**EXTRACT TO READ**.
[Start of Attachment]

Penicillin was discovered in 1928, when Alexander Fleming saw that mold had started to grow on a plate containing bacterial colonies, and the mold was preventing the bacteria from growing. But scientists are still learning about how it works. Scientists have finally revealed more about why pathogenic microbes burst when they encounter the drug. The findings, which can aid in the development of drugs that can destroy antibacterial resistant bacteria, were reported earlier this year in eLife.
“We’re finally getting mechanistic clues as to how penicillin and related drugs cause bacterial cells to explode,” said Harvard Medical School (HMS) microbiologist Thomas Bernhardt, a Howard Hughes Medical Institute Investigator (HHMI).
Like many other antibiotics, penicillin is a beta-lactam drug. Bacteria are beginning to resist the effects of these drugs, however, and antibiotic resistance is considered a growing threat to public health. Beta-lactams can be effective against many types of bacteria; they interfere with molecules that are crucial to the integrity of the microbial cell wall. When a bacterium is exposed to beta-lactams, the cell wall can break down and let in water, and eventually, the microbe explodes.
The microbial proteins that penicillin can attach to were discovered decades ago, and were named penicillin-binding proteins. These proteins play a critical role in the synthesis of the cell walls of bacteria. But some pathogens, like the one used in this research, Streptococcus pneumoniae, don’t burst open when their cell wall is under threat; another enzyme is required, called LytA.

[End of Attachment]

**INFORMATION SUPPLIED**.
[Start of Attachment]

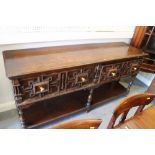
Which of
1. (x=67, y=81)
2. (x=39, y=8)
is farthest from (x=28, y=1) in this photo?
(x=67, y=81)

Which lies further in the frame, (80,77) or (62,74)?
(80,77)

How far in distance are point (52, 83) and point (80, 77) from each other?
28 centimetres

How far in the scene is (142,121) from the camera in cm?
91

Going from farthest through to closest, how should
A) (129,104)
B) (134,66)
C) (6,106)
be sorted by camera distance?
1. (134,66)
2. (6,106)
3. (129,104)

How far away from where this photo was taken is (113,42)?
1962 mm

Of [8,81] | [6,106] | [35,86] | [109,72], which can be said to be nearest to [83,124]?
[35,86]

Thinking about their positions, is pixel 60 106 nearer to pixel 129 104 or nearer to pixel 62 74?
pixel 62 74

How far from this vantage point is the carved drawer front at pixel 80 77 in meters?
1.35

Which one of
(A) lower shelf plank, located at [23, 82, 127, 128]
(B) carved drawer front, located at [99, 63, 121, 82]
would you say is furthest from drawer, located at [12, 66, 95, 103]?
(A) lower shelf plank, located at [23, 82, 127, 128]

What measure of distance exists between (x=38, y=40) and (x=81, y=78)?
0.54 metres

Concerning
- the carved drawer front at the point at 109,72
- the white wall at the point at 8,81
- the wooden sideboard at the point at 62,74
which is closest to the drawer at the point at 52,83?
the wooden sideboard at the point at 62,74

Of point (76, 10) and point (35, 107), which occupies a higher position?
point (76, 10)

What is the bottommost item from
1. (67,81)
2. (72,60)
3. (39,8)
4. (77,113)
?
(77,113)
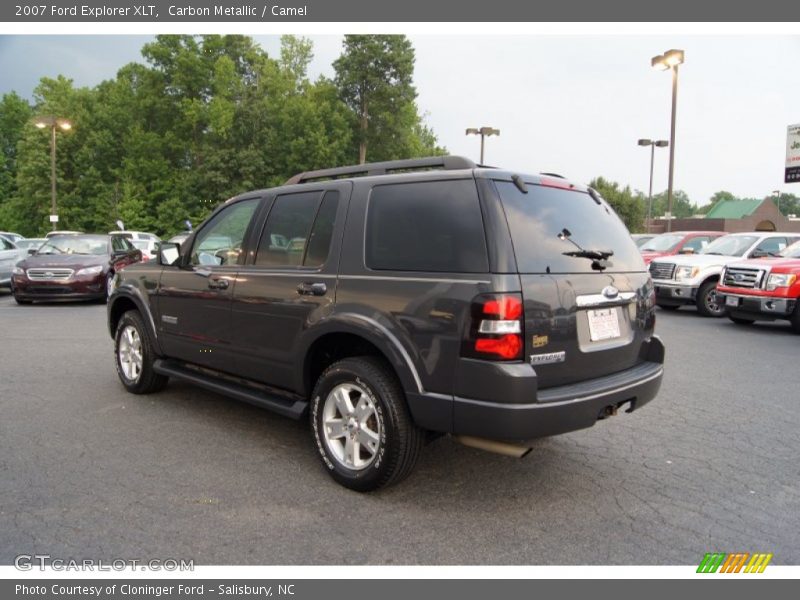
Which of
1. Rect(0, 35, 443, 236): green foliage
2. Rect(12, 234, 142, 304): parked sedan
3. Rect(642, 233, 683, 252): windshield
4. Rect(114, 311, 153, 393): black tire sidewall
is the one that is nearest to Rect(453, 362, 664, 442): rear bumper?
Rect(114, 311, 153, 393): black tire sidewall

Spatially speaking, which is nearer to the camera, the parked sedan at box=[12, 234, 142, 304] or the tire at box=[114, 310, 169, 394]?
the tire at box=[114, 310, 169, 394]

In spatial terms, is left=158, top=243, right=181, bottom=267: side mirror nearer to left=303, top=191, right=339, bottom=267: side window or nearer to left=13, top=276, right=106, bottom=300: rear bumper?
left=303, top=191, right=339, bottom=267: side window

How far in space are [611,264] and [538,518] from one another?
155 centimetres

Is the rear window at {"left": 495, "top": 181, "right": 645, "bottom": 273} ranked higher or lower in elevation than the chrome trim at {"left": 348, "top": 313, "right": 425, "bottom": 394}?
higher

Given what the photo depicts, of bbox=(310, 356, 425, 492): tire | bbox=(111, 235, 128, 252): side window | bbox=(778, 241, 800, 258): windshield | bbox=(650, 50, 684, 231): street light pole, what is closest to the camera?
bbox=(310, 356, 425, 492): tire

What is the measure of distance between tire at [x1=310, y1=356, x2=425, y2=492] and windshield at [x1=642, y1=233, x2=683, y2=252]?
1304cm

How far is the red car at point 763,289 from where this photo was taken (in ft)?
31.7

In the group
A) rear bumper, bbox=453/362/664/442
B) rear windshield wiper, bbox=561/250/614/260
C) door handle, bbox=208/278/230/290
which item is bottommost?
rear bumper, bbox=453/362/664/442

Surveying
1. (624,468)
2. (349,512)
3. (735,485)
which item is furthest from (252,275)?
(735,485)

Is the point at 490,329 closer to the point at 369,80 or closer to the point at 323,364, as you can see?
the point at 323,364

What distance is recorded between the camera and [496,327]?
291 cm

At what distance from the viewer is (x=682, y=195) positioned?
17175 centimetres

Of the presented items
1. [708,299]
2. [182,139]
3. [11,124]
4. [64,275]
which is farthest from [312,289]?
[11,124]

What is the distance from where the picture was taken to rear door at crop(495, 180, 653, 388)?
3057 millimetres
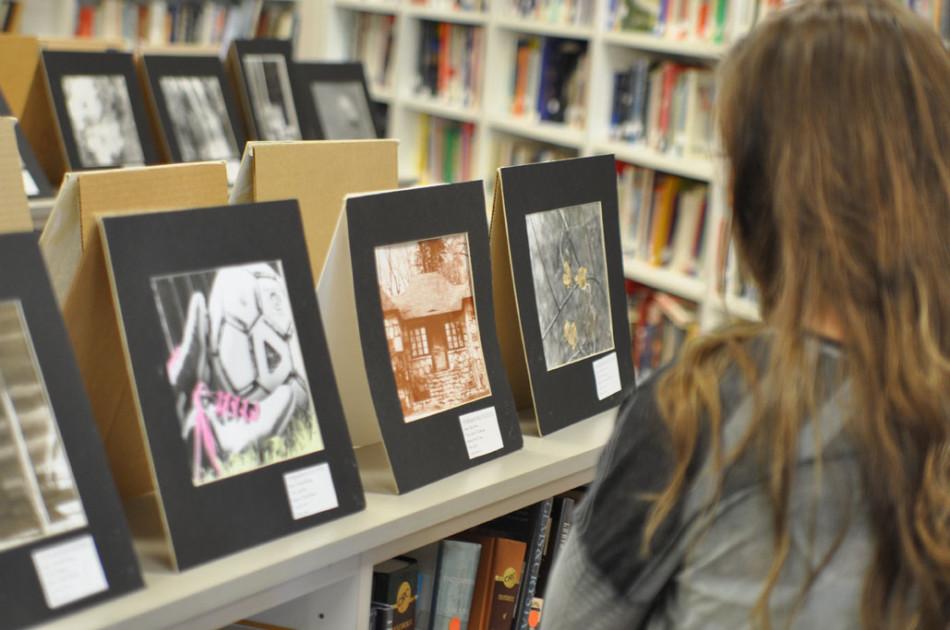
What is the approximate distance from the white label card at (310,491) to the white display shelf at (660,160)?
2.57 meters

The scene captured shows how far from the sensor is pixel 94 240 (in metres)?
1.09

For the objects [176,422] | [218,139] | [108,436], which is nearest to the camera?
[176,422]

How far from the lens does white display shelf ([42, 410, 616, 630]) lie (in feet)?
3.45

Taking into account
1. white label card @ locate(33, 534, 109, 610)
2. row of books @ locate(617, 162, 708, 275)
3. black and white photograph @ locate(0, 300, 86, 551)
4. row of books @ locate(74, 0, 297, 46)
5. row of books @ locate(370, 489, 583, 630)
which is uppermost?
row of books @ locate(74, 0, 297, 46)

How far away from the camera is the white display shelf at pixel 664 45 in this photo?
3.66m

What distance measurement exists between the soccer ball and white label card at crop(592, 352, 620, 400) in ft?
1.84

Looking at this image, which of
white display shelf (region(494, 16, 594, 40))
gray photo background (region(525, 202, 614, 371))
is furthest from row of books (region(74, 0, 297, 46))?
gray photo background (region(525, 202, 614, 371))

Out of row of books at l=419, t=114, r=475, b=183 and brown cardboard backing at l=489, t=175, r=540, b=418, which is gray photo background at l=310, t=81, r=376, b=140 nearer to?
row of books at l=419, t=114, r=475, b=183

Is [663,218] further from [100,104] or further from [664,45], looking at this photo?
[100,104]

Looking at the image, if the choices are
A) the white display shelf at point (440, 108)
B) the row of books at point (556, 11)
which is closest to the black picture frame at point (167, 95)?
the row of books at point (556, 11)

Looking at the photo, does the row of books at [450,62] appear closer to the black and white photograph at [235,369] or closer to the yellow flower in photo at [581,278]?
the yellow flower in photo at [581,278]

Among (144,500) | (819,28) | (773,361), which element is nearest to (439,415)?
(144,500)

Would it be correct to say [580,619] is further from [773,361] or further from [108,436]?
[108,436]

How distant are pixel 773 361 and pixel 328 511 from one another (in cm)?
54
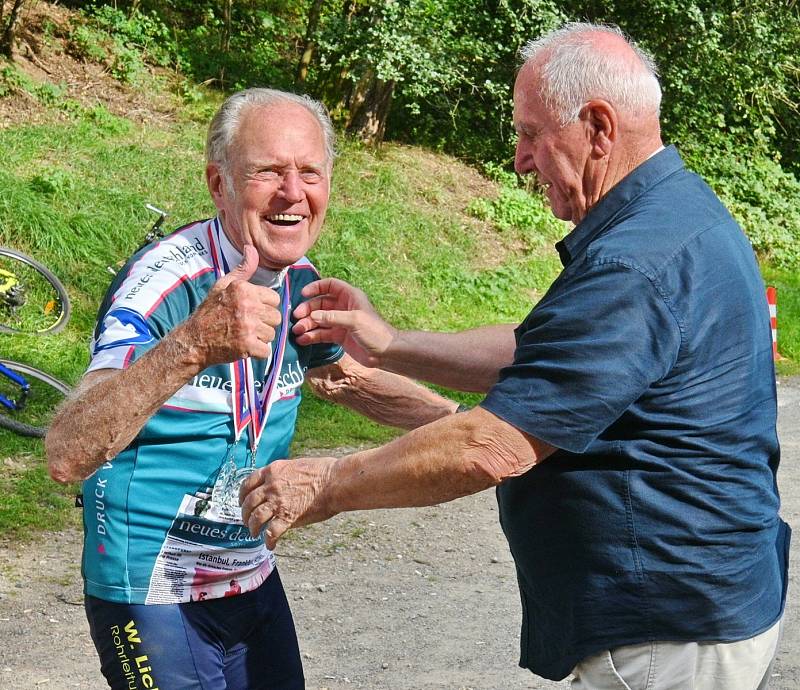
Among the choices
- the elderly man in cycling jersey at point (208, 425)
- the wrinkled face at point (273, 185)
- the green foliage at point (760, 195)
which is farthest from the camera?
the green foliage at point (760, 195)

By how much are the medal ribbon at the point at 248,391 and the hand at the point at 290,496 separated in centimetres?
23

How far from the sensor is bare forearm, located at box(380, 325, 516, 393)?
11.2 ft

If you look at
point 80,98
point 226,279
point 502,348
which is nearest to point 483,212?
point 80,98

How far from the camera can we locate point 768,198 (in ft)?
58.6

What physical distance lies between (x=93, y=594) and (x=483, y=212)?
12.2 metres

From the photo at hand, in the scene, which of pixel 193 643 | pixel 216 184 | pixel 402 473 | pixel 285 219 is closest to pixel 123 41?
pixel 216 184

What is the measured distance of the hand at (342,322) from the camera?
311cm

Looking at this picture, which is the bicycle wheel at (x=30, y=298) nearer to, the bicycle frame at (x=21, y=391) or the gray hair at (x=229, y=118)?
the bicycle frame at (x=21, y=391)

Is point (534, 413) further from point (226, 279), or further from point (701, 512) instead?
point (226, 279)

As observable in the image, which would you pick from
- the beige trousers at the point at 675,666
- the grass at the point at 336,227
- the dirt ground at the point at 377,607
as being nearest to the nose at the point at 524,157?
the beige trousers at the point at 675,666

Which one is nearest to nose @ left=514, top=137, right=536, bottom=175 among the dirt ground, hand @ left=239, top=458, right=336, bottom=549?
hand @ left=239, top=458, right=336, bottom=549

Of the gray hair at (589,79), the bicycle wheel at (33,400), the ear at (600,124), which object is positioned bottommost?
the bicycle wheel at (33,400)

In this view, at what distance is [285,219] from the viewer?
9.59ft

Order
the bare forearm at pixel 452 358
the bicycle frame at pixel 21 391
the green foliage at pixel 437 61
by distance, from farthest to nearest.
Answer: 1. the green foliage at pixel 437 61
2. the bicycle frame at pixel 21 391
3. the bare forearm at pixel 452 358
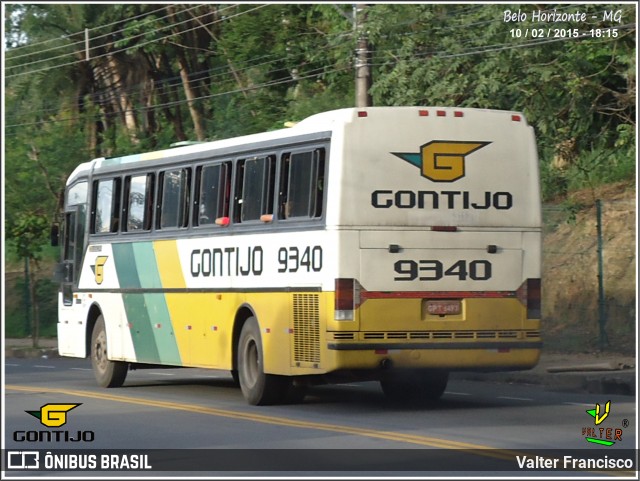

[End of Attachment]

**TASK LIST**.
1. Reproduce, word for word, the stretch of the penicillin article from "Like many other" through "required, called LytA.".
2. Write the next part of the penicillin article, picking up after its final sentence.

**EXERCISE RESULTS**.
1.
Like many other antibiotics, penicillin is a beta-lactam drug. Bacteria are beginning to resist the effects of these drugs, however, and antibiotic resistance is considered a growing threat to public health. Beta-lactams can be effective against many types of bacteria; they interfere with molecules that are crucial to the integrity of the microbial cell wall. When a bacterium is exposed to beta-lactams, the cell wall can break down and let in water, and eventually, the microbe explodes.
The microbial proteins that penicillin can attach to were discovered decades ago, and were named penicillin-binding proteins. These proteins play a critical role in the synthesis of the cell walls of bacteria. But some pathogens, like the one used in this research, Streptococcus pneumoniae, don’t burst open when their cell wall is under threat; another enzyme is required, called LytA.

2.
LytA can break parts of the cell wall down like a sledgehammer. In the course of normal cell division, bacteria have to break their cell walls open. But if the enzyme causes too much breakage, the cells will explode, noted Bernhardt. He wanted to know more about how this activity is controlled.
A postdoctoral fellow at HMS, Josué Flores-Kim, found that another enzyme called TacL and several other molecules control where LytA is located, and thus, modulate its activity. TacL helps generate a kind of molecular chain that sits in the cell membrane, Flores-Kim explained. Another, similar molecule, resides in the cell wall. Together, they compete for LytA; the molecule in the membrane keeps LytA there, apart from the wall, Rudner said. When TacL is removed or it breaks down, which can happen after penicillin exposure, the molecule in the cell wall moves LytA there, where the enzyme causes major structural damage. Surrounding water can then flow in and cause the cell to explode.
“The finding that TacL is required to prevent bacteria from exploding suggests it would be a good antibiotic target,” Bernhardt said. “If we can block its activity with a drug, the cells will burst.”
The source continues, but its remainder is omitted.